What Is Water Spinach?

Despite its name, water spinach is not really spinach, nor is it related to spinach. It's also not part of the brassica family, so it's also unrelated to kale and its bitter leafy green ilk. Instead, water spinach is part of the morning glory family and has long vine-like stems and bell-shaped morning glory-like flowers. Ipomoea aquatica is known as kangkong in the Philippines, kangkung in Indonesia and Malaysia, rau muong in Vietnam, pak bong in Laos, and trakuon in Cambodia. Its English names include water or swamp spinach; sometimes it's referred to as Chinese water spinach, or ong choy in Cantonese.

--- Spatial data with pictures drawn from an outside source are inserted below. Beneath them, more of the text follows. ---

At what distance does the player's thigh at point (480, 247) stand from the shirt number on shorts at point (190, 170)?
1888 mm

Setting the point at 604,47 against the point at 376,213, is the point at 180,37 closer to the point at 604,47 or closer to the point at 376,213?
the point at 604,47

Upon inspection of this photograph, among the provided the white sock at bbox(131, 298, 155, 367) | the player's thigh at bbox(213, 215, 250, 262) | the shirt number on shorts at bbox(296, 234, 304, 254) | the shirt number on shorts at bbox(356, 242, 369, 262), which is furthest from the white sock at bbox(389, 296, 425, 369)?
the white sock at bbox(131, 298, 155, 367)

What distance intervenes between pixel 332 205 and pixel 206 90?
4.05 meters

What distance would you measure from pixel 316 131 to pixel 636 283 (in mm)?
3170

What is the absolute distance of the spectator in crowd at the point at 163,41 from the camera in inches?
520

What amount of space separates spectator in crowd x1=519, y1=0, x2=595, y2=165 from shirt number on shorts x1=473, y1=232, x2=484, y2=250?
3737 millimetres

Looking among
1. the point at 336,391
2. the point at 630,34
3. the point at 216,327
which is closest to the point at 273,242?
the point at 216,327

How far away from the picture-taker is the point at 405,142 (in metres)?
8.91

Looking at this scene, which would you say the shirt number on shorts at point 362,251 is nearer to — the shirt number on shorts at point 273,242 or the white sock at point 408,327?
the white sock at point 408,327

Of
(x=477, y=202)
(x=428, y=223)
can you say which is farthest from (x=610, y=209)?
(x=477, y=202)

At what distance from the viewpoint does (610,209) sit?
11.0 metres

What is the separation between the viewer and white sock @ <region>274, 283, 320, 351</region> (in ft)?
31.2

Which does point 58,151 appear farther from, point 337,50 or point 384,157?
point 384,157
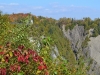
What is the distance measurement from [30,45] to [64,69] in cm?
186

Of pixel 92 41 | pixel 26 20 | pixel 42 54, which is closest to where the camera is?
pixel 42 54

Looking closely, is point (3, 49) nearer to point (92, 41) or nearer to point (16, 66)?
point (16, 66)

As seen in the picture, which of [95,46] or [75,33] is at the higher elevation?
[75,33]

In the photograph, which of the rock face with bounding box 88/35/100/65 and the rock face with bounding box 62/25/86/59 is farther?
the rock face with bounding box 62/25/86/59

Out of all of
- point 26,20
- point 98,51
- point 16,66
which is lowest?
point 98,51

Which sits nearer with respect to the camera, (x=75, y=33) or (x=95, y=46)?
(x=95, y=46)

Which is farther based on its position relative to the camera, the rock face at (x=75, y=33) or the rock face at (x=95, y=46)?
the rock face at (x=75, y=33)

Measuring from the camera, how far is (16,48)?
5.73 m

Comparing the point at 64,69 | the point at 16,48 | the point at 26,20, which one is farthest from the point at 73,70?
the point at 16,48

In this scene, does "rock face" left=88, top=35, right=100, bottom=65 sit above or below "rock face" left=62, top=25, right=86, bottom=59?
below

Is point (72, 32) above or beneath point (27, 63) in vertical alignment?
beneath

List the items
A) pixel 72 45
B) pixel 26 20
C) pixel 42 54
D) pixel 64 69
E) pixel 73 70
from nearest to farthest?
1. pixel 42 54
2. pixel 26 20
3. pixel 64 69
4. pixel 73 70
5. pixel 72 45

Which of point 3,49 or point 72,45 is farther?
point 72,45

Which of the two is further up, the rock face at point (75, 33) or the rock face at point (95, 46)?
the rock face at point (75, 33)
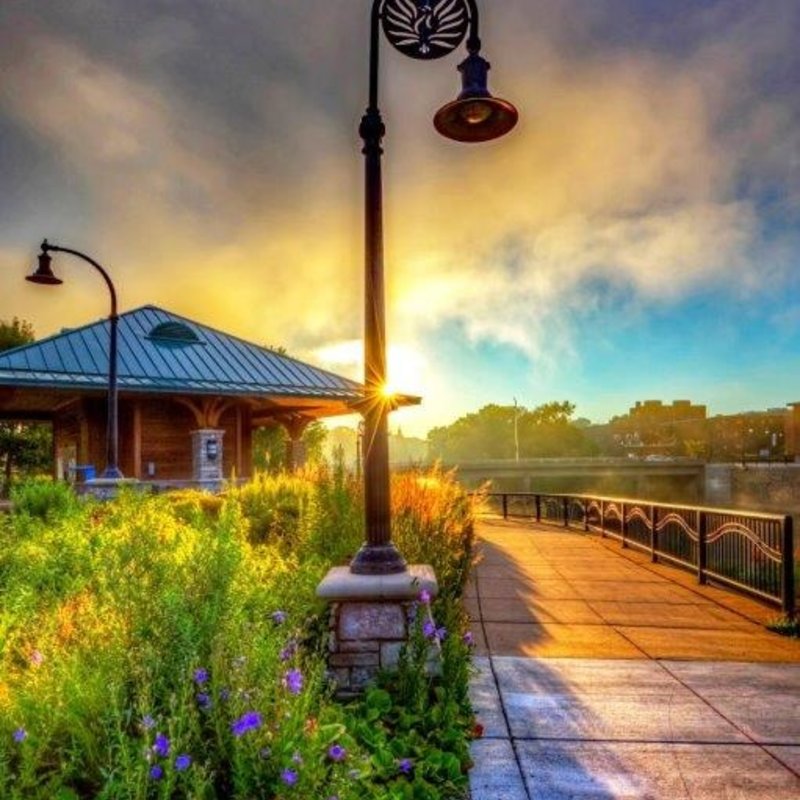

Water spinach is a semi-aquatic plant that thrives with little or no supervision. In fact, it grows so quickly that it is considered invasive in some regions in the U.S. where it has been introduced, but in Southeast Asia where it is used to cook myriad dishes, water spinach is never invasive. On the contrary, it is perceived as a culinary blessing because it grows so easily and is therefore sold very cheaply.

There are many varieties of water spinach; some are shorter than others and the leaves are of different lengths and shapes. All, however, have hollow stalks from which the leaves grow. Both stalks and leaves are eaten. Water spinach is used in stir-fried dishes or added to soups.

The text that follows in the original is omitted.